Game Details
Developer: Bithell Games
Publisher: Good Shepherd Entertainment
Platform: Windows, Mac
Release Date: Oct. 8, 2019
Price: $20
ESRB Rating: M for Mature
Links: Epic Games Store | Official website
Can a proper John Wick video game truly be made? You may look at a film series like John Wick and assume its guns, martial arts, fast cars, and worldwide mafioso hideouts are the stuff of a dream video game.
But for me, I imagine that game's design perspective and start sweating bullets. The character of John Wick is a laser-focused, ultra-durable hit man, all perfect aim and uproarious slapstick. How do you translate that hero's superhuman prowess accurately in a video game yet somehow make it challenging to play? Can a real-time action game, either first- or third-person, ever do that sensation justice without automatically cheating its players into Wick-like perfection?
The first true game based on the series, John Wick Hex, answers this quandary with a clever angle. The films' hero has an uncanny ability to scan and understand an entire room full of bad guys like he's a supercomputer. If he can figuratively slow time down and pick off his foes with precision, couldn't the video game version do the same?
Eyes on the timeline
The resulting video game, as designed by Mike Bithell (Thomas Was Alone, Volume), has occasionally been described as "John Wick chess," but that description doesn't do this game's best bits any justice. Instead, imagine the tactical movement and combat of classic XCOM games married with a "time moves when you move" twist from Superhot.
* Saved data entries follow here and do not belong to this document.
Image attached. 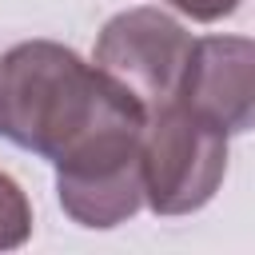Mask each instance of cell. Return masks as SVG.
<instances>
[{"mask_svg": "<svg viewBox=\"0 0 255 255\" xmlns=\"http://www.w3.org/2000/svg\"><path fill=\"white\" fill-rule=\"evenodd\" d=\"M147 112L96 64L56 40H24L0 56V135L48 163Z\"/></svg>", "mask_w": 255, "mask_h": 255, "instance_id": "cell-1", "label": "cell"}, {"mask_svg": "<svg viewBox=\"0 0 255 255\" xmlns=\"http://www.w3.org/2000/svg\"><path fill=\"white\" fill-rule=\"evenodd\" d=\"M227 171V135L187 112L179 100L151 108L139 131L143 203L155 215H191L219 191Z\"/></svg>", "mask_w": 255, "mask_h": 255, "instance_id": "cell-2", "label": "cell"}, {"mask_svg": "<svg viewBox=\"0 0 255 255\" xmlns=\"http://www.w3.org/2000/svg\"><path fill=\"white\" fill-rule=\"evenodd\" d=\"M191 56V32L163 8L139 4L112 16L96 40L92 64L112 76L143 112L175 100Z\"/></svg>", "mask_w": 255, "mask_h": 255, "instance_id": "cell-3", "label": "cell"}, {"mask_svg": "<svg viewBox=\"0 0 255 255\" xmlns=\"http://www.w3.org/2000/svg\"><path fill=\"white\" fill-rule=\"evenodd\" d=\"M139 128H112L56 159V195L60 207L92 231L128 223L143 207L139 175Z\"/></svg>", "mask_w": 255, "mask_h": 255, "instance_id": "cell-4", "label": "cell"}, {"mask_svg": "<svg viewBox=\"0 0 255 255\" xmlns=\"http://www.w3.org/2000/svg\"><path fill=\"white\" fill-rule=\"evenodd\" d=\"M255 44L247 36H203L191 40V56L175 100L219 128L223 135H243L255 124Z\"/></svg>", "mask_w": 255, "mask_h": 255, "instance_id": "cell-5", "label": "cell"}, {"mask_svg": "<svg viewBox=\"0 0 255 255\" xmlns=\"http://www.w3.org/2000/svg\"><path fill=\"white\" fill-rule=\"evenodd\" d=\"M32 235V203L24 195V187L0 171V251L24 247Z\"/></svg>", "mask_w": 255, "mask_h": 255, "instance_id": "cell-6", "label": "cell"}, {"mask_svg": "<svg viewBox=\"0 0 255 255\" xmlns=\"http://www.w3.org/2000/svg\"><path fill=\"white\" fill-rule=\"evenodd\" d=\"M167 4L179 8L183 16L199 20V24H215V20H223L239 8V0H167Z\"/></svg>", "mask_w": 255, "mask_h": 255, "instance_id": "cell-7", "label": "cell"}]
</instances>
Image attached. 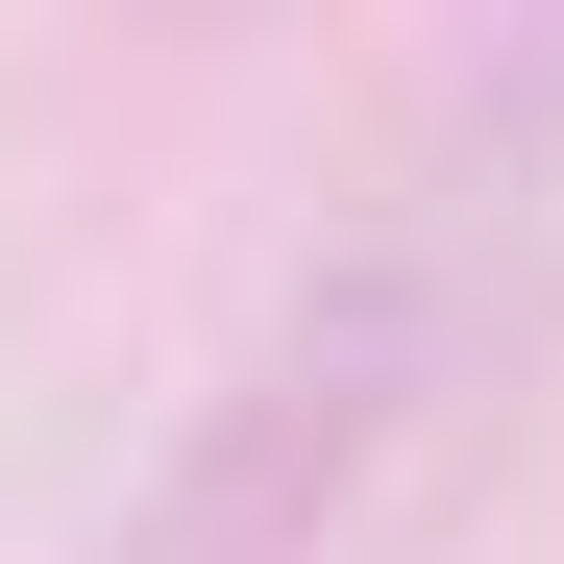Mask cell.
Listing matches in <instances>:
<instances>
[{"label":"cell","mask_w":564,"mask_h":564,"mask_svg":"<svg viewBox=\"0 0 564 564\" xmlns=\"http://www.w3.org/2000/svg\"><path fill=\"white\" fill-rule=\"evenodd\" d=\"M540 123H564V50H491V74L442 99V148L368 172V221H319V270L221 344V393L172 417V466L123 491V564H319V540L466 417V368L516 344Z\"/></svg>","instance_id":"1"}]
</instances>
The game takes place before the events of the first John Wick film, which means it recalls the titular character's past as a legendary hit man before he "got out." Two of the film's biggest actors, Ian McShane and Lance Reddick, appear as voice actors for Winston and Charon, respectively, and they narrate Wick's bloody search to take out a man named Hex. Weirdly, Hex joins the narration crew, which immediately asks a compelling question: how could one of the famed Baba Yaga's targets live to tell the tale?
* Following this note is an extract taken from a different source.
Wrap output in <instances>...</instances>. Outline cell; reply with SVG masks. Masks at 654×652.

We eventually find out, but not before leading Wick through seven bloody "chapters" of tactical combat. The above gallery spells out the game's flow and mechanics. Players guide the character of John Wick around a hex grid of spaces in various Wick-appropriate locales, so it's all nightclubs, seedy alleyways, rich villains' outposts, and so on. Time is frozen by default, until players toggle a specific command (walk, crouch, roll, attack), at which point time moves forward both for John and for anyone else in the vicinity. Time will freeze the instant John notices a new perp in his line of sight, as well, at which point you can begin plotting how to kill them. (No, there's no "diplomacy" option for the world's most deadly assassin.)
"Fog of war" fills the air around John, so players must move him forward carefully toward each level's "exit" point (marked by an icon, even through all the fog) and then be prepared to react whenever a foe materializes. Sometimes, players can bee-line to the objective point and be done (though you won't survive if you leave any nearby baddies alive). Other times, the objective point will have an icon indicating that John needs to kill more perps before he can leave. Either way, until John leaves a given zone, foes can materialize from a number of nearby doors and gates, all marked by hot-pink markers, and they, too, are professionals in the killing world.
John's superiority over the other assassins is represented in one clear metric: time. Every Wick action takes a sliver of time less than anyone else in the room, and so long as he minds his position and tactics, he can defeat everyone else in the room without much struggle. The catch is, the odds ramp-up as Wick racks up more victims, so you won't survive without juggling a series of consequence-filled decisions, each taking up approximately half a second of real-time action.
If a few enemies surprise you, the timeline at the top of the screen will indicate which oncoming threat might attack first. Does that mean John should target the first foe in the damage timeline? And does he have time to line up a gun shot? If not, should he throw his pistol instead as a faster but weaker attack? Might he be able to use a foe as a human shield if he spends a limited "focus" point system to crouch and somersault into a different position?